Most joyfully Mr. Sullivan Smith uttered a low melodious cry. ’For a specimen of manners, in an assembly of ladies and gentlemen . . . I ask ye!’ he addressed the ring about him, to put his adversary entirely in the wrong before provoking the act of war. And then, as one intending gently to remonstrate, he was on the point of stretching out his finger to the shoulder of Mr. Malkin, when Redworth seized his arm, saying: ’I ‘m your man: me first: you’re due to me.’
Mr. Sullivan Smith beheld the vanishing of his foe in a cloud of faces. Now was he wroth on patently reasonable grounds. He threatened Saxondom. Man up, man down, he challenged the race of short-legged, thickset, wooden-gated curmudgeons: and let it be pugilism if their white livers shivered at the notion of powder and ball. Redworth, in the struggle to haul him away, received a blow from him. ’And you’ve got it! you would have it!’ roared the Celt.
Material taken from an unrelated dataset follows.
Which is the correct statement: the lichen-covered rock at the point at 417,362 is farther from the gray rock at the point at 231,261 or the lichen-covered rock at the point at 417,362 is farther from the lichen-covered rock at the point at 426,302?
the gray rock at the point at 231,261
‘Excuse yourself to the company for a misdirected effort,’ Redworth said; and he observed generally: ’No Irish gentleman strikes a blow in good company.’
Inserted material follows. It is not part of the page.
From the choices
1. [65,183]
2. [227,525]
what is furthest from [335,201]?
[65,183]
’But that’s true as Writ! And I offer excuses—if you’ll come along with me and a couple of friends. The thing has been done before by torchlight—and neatly.’
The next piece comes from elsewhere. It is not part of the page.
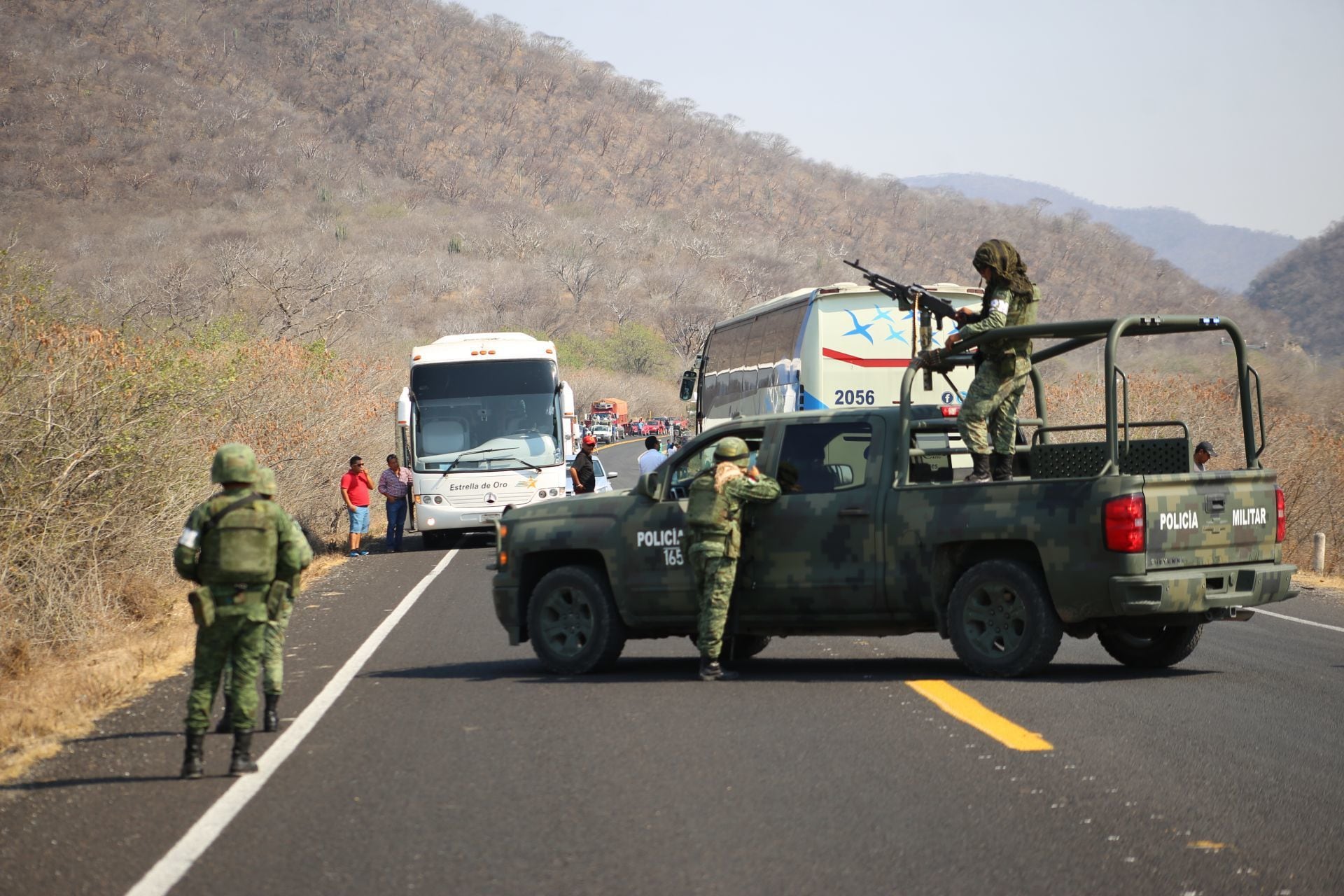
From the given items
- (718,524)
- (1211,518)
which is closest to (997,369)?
(1211,518)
‘Come along, and come alone,’ said Redworth.
A way was cleared for them. Sir Lukin hurried up to Redworth, who had no doubt of his ability to manage Mr. Sullivan Smith.
He managed that fine-hearted but purely sensational fellow so well that Lady Dunstane and Diana, after hearing in some anxiety of the hubbub below, beheld them entering the long saloon amicably, with the nods and looks of gentlemen quietly accordant.
A little later, Lady Dunstane questioned Redworth, and he smoothed her apprehensions, delivering himself, much to her comfort, thus: ’In no case would any lady’s name have been raised. The whole affair was nonsensical. He’s a capital fellow of a kind, capable of behaving like a man of the world and a gentleman. Only he has, or thinks he has, like lots of his countrymen, a raw wound—something that itches to be grazed. Champagne on that! . . . Irishmen, as far as I have seen of them, are, like horses, bundles of nerves; and you must manage them, as you do with all nervous creatures, with firmness, but good temper. You must never get into a fury of the nerves yourself with them. Spur and whip they don’t want; they’ll be off with you in a jiffy if you try it.
They want the bridle-rein. That seems to me the secret of Irish character. We English are not bad horsemen. It’s a wonder we blunder so in our management of such a people.’
‘I wish you were in a position to put your method to the proof,’ said she.